Cuentan en mi casa que entre los tres y los cuatro años aprendí todas las celebraciones de gol que mi hermano me había enseñado y las repetía por el pasillo de casa. Recuerdo las de Kiko y Amavisca, pero poco más. Por entonces yo era del Barça, como la inmensa mayoría de niños nacidos en Cataluña. Me encantaba Rivaldo igual que me encantaban mis barbies.

Años después, y con más ganas de llevar la contraria que otra cosa, decidí que era hora de cambiar de equipo. Tampoco había referentes culers a mi alrededor, aunque una toalla vieja de mi padre con el escudo del Barça dijese lo contrario. El caso es que en casa, mi padre y mi hermano me habían dicho que me hiciera del equipo que quisiera, menos del Real Madrid. Y ese año ganó la Copa del Rey el Deportivo de La Coruña y no lo dudé. Me hice del Dépor.

Pero duró poco. Llegaron Aimar, Ayala, Mista -por el que me preguntó un taxista una vez en California, pero esa es otra historia-, Albelda y sobre todo, llegó Benítez e hizo soñar al Valencia. Me hice ché, así lo rezaba un difunto fotolog, y el central argentino pasó a ser mi ídolo. Me aprendí su cumpleaños y el cuatro pasó a ser mi número de la suerte.

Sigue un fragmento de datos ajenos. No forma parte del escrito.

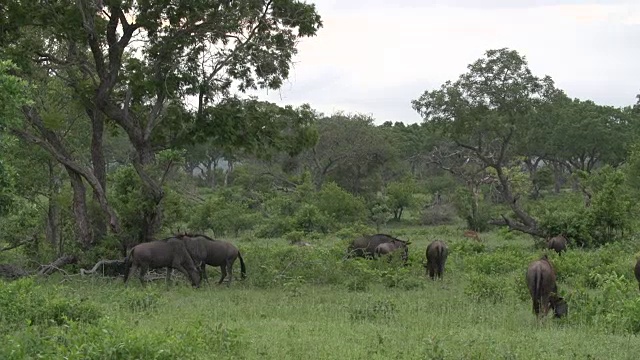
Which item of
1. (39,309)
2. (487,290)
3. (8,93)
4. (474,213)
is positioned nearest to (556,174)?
(474,213)

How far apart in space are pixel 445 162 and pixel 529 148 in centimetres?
925

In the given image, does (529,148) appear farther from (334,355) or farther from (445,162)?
(334,355)

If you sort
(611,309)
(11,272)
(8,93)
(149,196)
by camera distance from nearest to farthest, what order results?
1. (8,93)
2. (611,309)
3. (11,272)
4. (149,196)

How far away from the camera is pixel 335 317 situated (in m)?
13.2

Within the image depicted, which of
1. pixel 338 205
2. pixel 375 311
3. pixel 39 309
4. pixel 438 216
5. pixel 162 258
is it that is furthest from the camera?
pixel 438 216

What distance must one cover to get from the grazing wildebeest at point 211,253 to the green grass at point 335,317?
2.16ft

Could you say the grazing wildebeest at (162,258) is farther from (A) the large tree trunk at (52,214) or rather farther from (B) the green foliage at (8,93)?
(A) the large tree trunk at (52,214)

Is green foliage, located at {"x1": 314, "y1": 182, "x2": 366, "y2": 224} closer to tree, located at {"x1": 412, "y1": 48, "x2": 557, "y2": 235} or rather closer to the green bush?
tree, located at {"x1": 412, "y1": 48, "x2": 557, "y2": 235}

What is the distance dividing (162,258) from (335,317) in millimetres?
6247

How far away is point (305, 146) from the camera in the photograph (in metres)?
22.1

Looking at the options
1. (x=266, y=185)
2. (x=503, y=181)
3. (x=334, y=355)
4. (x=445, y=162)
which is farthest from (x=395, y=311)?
(x=445, y=162)

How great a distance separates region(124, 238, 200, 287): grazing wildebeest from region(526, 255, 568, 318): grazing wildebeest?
821 centimetres

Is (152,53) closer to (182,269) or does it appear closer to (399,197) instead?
(182,269)

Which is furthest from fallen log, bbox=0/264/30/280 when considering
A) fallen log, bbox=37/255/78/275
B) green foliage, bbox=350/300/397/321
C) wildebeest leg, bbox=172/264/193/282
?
green foliage, bbox=350/300/397/321
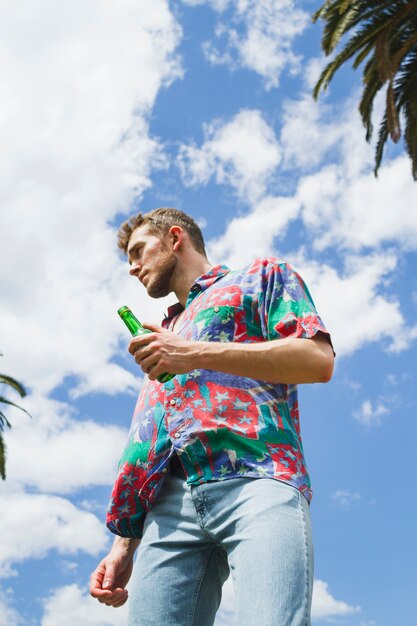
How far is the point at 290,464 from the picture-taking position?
2.57 meters

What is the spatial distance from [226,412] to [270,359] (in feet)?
0.85

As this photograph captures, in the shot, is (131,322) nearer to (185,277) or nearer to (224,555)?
(185,277)

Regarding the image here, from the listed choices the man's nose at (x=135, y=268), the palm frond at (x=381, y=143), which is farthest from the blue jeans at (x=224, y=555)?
the palm frond at (x=381, y=143)

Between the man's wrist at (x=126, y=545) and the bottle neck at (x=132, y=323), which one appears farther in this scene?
the man's wrist at (x=126, y=545)

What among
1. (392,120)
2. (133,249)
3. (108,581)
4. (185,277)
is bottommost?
(108,581)

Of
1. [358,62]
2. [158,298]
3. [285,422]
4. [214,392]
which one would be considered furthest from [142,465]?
[358,62]

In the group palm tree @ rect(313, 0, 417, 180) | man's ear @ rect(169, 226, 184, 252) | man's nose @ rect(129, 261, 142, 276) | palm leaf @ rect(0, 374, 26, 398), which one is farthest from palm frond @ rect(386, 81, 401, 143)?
palm leaf @ rect(0, 374, 26, 398)

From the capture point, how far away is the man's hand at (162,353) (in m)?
2.63

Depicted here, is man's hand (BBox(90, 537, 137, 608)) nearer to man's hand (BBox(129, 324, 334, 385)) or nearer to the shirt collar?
man's hand (BBox(129, 324, 334, 385))

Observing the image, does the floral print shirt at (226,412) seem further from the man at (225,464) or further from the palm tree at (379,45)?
the palm tree at (379,45)

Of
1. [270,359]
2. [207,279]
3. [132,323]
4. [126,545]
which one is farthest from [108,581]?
[207,279]

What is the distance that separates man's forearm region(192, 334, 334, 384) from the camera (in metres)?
2.64

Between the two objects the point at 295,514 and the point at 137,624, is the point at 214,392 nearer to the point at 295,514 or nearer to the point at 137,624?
the point at 295,514

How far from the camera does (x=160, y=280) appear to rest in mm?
3521
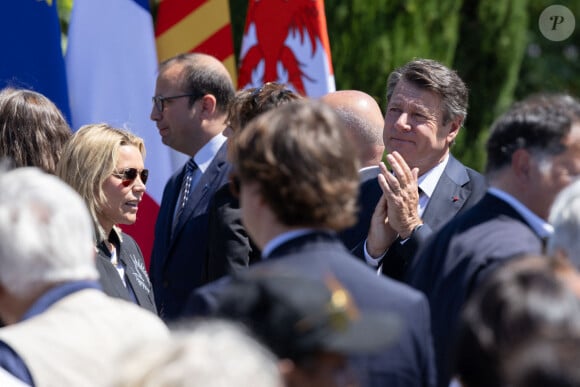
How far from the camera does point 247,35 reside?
702cm

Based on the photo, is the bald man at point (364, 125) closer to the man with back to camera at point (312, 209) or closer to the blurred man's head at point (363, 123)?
the blurred man's head at point (363, 123)

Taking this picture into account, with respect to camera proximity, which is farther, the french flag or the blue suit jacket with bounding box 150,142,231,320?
the french flag

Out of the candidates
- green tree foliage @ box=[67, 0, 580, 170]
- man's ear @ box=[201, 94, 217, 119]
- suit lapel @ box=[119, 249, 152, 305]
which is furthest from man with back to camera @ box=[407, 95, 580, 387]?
green tree foliage @ box=[67, 0, 580, 170]

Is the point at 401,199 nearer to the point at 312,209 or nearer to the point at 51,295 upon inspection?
the point at 312,209

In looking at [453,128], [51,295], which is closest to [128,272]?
[453,128]

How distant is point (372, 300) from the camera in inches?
99.7

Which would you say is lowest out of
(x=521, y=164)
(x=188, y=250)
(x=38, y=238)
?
(x=188, y=250)

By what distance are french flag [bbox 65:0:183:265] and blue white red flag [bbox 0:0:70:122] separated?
402mm

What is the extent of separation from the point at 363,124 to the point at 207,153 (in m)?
1.09

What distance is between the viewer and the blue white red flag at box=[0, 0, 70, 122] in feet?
21.1

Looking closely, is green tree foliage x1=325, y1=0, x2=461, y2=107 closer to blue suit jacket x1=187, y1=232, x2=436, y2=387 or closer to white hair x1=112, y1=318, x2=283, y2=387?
blue suit jacket x1=187, y1=232, x2=436, y2=387

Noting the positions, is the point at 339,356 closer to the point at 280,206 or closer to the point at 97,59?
the point at 280,206

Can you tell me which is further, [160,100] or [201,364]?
[160,100]

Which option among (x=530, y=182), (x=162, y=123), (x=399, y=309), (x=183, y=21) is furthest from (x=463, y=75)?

Lo natural era que cuando empezase a hacer algún extraescolar este fuera el fútbol, pero no pudo ser. “El fútbol no es para niñas”, sentenció mi madre. Y supongo que entonces no lo era. En ningún club cercano a mi casa había un equipo de niñas, tampoco las había en los equipos de chicos, así que me tuve que conformar con el hip hop.

Al menos me quedaban los recreos. En una clase en la que no había demasiados futboleros, todos teníamos claro a qué se jugaba en el descanso del colegio. Me gustaba jugar de defensa porque era más fácil evitar goles que marcarlos, tampoco tenías que confiar en que nadie te pasara el balón.

Me gustaba jugar de defensa porque era más fácil evitar goles que marcarlos"

Crecí en una casa en la que mi hermano, referente en tantas cosas, compraba el Don Balón, veíamos el partido del sábado a las 22h y luego el de segunda división los domingos al mediodía. Los clásicos los veía con mi padre y con mi tío y me daba igual el resultado, me gustaba el ambiente y ver el partido con ellos.

Coleccioné los cromos de varias temporadas, un ejercicio que me sirvió para identificar a jugadores, aprenderme plantillas y tener información random de escudos, colores, entrenadores y estadios. Heredé una calculadora científica con alineaciones escritas con tippex y con una cara de Maldini (el italiano, claro) recortada y pegada sobre el logo de Casio.

Era una niña futbolera pero no tuve referentes femeninas. Solo un nombre: Ronaldinha. Milene Domingues, la jugadora brasileña exmujer de Ronaldo Nazario es la única mujer que recuerdo en mi infancia vestida de futbolista. Por cierto, menuda machirulada sacar su apodo del apellido de su pareja. Y también por eso, el fútbol no era para niñas.

Hace años que no juego al fútbol, pero veo partidos y disfruto de las previas y de los viajes que tienen como objetivo ver a un equipo rojiblanco. Me avisaron de que mi euforia se apagaría y así ha sido.

Pero han pasado años y ahora el fútbol es para niñas porque ellas tienen también en quién verse representadas. Llevan años luchando por ello y las futbolistas españolas son campeonas del mundo. Me emociona pensar en que hay generaciones que visten las camisetas de Alexia Putellas, de Olga Carmona y de tantas otras. Hoy, en la familia también tenemos a una futbolista, acaba de cumplir uno de sus sueños, pero estoy segura de que seguirá haciéndonos soñar al resto.

La victoria de España en el mundial de fútbol femenino ha dado muchas lecciones, no solo deportivas: que la igualdad está más cerca y que aquello de que hay cosas de chicos y cosas de chicas se acabó.